#### PROMPT:
Give the listing from its first line through the line containing "94 centimetres" as a Markdown table with columns No. and Line, numbering each line and skipping blank ones.

#### SUPPLIED RECORDS:

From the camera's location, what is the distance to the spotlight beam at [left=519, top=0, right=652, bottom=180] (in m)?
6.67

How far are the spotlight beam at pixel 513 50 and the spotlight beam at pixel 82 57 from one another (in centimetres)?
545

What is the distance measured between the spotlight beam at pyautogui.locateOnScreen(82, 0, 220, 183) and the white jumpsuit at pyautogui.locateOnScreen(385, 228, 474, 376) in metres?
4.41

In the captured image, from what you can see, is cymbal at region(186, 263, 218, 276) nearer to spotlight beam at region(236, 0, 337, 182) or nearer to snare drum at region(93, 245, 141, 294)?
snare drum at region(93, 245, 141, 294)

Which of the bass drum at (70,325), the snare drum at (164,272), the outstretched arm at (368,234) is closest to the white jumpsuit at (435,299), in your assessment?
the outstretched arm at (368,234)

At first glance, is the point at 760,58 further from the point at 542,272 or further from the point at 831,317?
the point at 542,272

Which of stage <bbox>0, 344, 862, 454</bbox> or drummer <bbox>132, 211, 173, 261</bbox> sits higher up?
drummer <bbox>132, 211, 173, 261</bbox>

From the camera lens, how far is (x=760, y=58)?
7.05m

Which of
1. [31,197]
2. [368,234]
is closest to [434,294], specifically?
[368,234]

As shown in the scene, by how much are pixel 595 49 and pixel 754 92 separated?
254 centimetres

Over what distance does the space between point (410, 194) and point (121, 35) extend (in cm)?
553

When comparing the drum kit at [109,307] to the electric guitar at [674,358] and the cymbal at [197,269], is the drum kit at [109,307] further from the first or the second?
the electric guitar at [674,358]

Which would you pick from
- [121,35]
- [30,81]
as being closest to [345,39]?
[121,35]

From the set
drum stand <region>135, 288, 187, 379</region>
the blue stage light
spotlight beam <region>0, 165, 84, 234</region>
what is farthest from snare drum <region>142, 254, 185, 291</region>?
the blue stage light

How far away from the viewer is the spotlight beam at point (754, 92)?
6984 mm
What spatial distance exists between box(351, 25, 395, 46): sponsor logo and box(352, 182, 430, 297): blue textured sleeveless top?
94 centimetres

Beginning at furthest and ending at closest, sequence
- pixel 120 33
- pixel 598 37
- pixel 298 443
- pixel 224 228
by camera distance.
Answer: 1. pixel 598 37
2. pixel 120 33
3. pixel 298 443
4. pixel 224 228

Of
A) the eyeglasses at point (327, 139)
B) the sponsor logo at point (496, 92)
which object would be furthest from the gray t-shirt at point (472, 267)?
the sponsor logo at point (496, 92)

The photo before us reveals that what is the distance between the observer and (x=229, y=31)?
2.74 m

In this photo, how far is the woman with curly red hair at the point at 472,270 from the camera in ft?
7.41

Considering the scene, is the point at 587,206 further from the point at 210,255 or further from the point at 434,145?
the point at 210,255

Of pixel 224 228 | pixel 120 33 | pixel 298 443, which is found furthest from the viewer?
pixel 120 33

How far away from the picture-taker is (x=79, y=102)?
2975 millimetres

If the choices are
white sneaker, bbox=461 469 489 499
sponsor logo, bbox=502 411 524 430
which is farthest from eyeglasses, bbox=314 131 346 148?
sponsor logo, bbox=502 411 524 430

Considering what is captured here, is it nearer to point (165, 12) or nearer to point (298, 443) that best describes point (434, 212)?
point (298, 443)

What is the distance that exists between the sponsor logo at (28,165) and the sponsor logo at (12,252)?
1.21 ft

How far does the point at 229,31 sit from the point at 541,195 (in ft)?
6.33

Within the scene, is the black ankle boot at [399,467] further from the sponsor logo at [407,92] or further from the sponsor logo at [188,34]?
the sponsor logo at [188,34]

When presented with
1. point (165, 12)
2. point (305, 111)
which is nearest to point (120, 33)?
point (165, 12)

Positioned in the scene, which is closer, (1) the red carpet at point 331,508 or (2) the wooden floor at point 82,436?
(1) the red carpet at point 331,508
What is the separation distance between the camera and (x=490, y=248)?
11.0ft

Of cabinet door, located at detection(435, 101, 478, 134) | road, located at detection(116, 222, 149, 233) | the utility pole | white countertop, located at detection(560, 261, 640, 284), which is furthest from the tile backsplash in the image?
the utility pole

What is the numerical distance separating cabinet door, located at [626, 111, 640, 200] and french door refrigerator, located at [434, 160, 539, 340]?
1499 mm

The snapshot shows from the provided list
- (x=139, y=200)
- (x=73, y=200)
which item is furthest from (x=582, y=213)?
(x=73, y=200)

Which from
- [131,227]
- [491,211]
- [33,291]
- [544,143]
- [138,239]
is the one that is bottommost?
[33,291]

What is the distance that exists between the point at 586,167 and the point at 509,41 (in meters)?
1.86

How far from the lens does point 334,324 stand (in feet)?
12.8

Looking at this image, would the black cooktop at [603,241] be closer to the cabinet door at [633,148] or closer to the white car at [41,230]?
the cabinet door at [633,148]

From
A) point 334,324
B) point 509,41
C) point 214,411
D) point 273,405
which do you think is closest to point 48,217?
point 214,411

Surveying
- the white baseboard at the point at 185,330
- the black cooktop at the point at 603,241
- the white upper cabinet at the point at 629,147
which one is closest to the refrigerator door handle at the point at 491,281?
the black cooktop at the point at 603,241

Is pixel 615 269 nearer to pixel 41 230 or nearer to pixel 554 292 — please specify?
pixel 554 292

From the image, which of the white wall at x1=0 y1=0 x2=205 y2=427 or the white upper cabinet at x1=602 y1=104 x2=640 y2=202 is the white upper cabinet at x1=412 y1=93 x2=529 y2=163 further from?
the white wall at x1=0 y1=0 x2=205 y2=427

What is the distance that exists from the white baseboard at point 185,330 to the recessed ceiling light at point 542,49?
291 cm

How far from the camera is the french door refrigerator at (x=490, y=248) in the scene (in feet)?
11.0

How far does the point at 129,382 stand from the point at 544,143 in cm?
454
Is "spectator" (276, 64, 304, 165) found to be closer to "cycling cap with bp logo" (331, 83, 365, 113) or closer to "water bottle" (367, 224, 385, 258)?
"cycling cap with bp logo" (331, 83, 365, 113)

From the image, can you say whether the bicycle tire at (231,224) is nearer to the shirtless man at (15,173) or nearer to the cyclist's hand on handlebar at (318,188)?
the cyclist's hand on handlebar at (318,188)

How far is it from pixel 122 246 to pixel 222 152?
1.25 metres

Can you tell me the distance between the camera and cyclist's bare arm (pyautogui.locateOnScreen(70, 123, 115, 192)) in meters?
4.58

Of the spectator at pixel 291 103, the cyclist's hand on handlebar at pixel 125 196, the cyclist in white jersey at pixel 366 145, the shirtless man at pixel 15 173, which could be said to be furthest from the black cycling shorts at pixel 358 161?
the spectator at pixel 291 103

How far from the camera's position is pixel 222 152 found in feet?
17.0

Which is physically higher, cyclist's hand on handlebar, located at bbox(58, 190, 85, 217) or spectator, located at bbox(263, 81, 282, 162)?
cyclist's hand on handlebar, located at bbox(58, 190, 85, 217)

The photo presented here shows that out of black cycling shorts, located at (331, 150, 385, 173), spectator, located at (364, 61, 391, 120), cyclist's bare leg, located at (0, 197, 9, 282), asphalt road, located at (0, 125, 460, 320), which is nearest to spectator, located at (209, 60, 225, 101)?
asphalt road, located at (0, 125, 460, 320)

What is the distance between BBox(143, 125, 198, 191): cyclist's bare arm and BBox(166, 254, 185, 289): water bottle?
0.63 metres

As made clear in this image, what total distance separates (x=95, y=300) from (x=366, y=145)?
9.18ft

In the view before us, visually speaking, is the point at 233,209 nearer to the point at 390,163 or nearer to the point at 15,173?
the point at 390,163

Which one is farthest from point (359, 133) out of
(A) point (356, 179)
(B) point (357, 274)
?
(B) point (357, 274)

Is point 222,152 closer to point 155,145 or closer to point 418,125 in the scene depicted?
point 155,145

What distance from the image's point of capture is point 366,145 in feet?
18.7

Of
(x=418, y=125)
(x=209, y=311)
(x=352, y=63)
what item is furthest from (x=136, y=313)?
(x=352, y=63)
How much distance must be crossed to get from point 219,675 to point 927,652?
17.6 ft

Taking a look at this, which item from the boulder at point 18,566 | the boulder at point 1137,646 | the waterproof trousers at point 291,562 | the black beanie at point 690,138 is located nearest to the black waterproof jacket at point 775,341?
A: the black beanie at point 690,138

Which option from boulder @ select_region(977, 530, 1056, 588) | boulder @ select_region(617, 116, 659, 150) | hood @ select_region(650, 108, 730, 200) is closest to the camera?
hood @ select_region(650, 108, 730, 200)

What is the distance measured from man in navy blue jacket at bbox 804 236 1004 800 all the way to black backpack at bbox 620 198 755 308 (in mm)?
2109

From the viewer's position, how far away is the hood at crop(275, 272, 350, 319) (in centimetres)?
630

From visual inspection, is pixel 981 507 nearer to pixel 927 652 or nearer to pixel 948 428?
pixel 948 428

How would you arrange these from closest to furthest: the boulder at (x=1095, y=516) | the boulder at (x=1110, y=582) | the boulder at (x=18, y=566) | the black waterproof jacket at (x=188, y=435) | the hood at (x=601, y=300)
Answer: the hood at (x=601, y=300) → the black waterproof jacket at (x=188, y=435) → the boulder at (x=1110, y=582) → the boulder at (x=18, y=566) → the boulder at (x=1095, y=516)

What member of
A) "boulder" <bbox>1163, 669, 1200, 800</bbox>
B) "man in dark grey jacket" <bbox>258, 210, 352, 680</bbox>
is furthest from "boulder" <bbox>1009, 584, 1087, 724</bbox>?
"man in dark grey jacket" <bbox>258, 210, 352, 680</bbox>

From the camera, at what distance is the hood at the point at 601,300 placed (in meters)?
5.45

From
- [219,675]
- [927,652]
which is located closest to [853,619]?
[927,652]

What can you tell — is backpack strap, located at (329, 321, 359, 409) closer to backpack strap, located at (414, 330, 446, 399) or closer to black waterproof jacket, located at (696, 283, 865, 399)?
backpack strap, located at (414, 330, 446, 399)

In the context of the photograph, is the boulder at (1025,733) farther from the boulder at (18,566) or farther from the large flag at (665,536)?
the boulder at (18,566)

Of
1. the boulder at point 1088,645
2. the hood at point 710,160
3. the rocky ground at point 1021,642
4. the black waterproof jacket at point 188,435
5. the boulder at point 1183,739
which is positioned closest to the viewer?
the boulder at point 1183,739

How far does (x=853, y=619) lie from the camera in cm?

#### SOLUTION BELOW:
| No. | Line |
|---|---|
| 1 | From the camera's location, what is the distance to the spotlight beam at [left=519, top=0, right=652, bottom=180] (in m)? |
| 2 | 6.67 |
| 3 | How far are the spotlight beam at pixel 513 50 and the spotlight beam at pixel 82 57 from one another (in centimetres)? |
| 4 | 545 |
| 5 | What is the distance measured between the spotlight beam at pyautogui.locateOnScreen(82, 0, 220, 183) and the white jumpsuit at pyautogui.locateOnScreen(385, 228, 474, 376) in metres? |
| 6 | 4.41 |
| 7 | In the captured image, from what you can see, is cymbal at region(186, 263, 218, 276) nearer to spotlight beam at region(236, 0, 337, 182) or nearer to snare drum at region(93, 245, 141, 294)? |
| 8 | snare drum at region(93, 245, 141, 294) |
| 9 | Which of the bass drum at (70,325), the snare drum at (164,272), the outstretched arm at (368,234) is closest to the white jumpsuit at (435,299), in your assessment? |
| 10 | the outstretched arm at (368,234) |
| 11 | At first glance, is the point at 760,58 further from the point at 542,272 or further from the point at 831,317? |
| 12 | the point at 542,272 |
| 13 | Which of stage <bbox>0, 344, 862, 454</bbox> or drummer <bbox>132, 211, 173, 261</bbox> sits higher up? |
| 14 | drummer <bbox>132, 211, 173, 261</bbox> |
| 15 | From the camera lens, how far is (x=760, y=58)? |
| 16 | 7.05m |
| 17 | Which of |
| 18 | 1. [31,197] |
| 19 | 2. [368,234] |
| 20 | is closest to [434,294], specifically? |
| 21 | [368,234] |
| 22 | As shown in the scene, by how much are pixel 595 49 and pixel 754 92 separated? |
| 23 | 254 centimetres |
| 24 | Over what distance does the space between point (410, 194) and point (121, 35) extend (in cm)? |
| 25 | 553 |
| 26 | When comparing the drum kit at [109,307] to the electric guitar at [674,358] and the cymbal at [197,269], is the drum kit at [109,307] further from the first or the second? |
| 27 | the electric guitar at [674,358] |
| 28 | Which would you pick from |
| 29 | - [121,35] |
| 30 | - [30,81] |
| 31 | as being closest to [345,39]? |
| 32 | [121,35] |
| 33 | From the set |
| 34 | drum stand <region>135, 288, 187, 379</region> |
| 35 | the blue stage light |
| 36 | spotlight beam <region>0, 165, 84, 234</region> |
| 37 | what is farthest from snare drum <region>142, 254, 185, 291</region>? |
| 38 | the blue stage light |
| 39 | How far away from the viewer is the spotlight beam at point (754, 92)? |
| 40 | 6984 mm |
| 41 | What spatial distance exists between box(351, 25, 395, 46): sponsor logo and box(352, 182, 430, 297): blue textured sleeveless top? |
| 42 | 94 centimetres |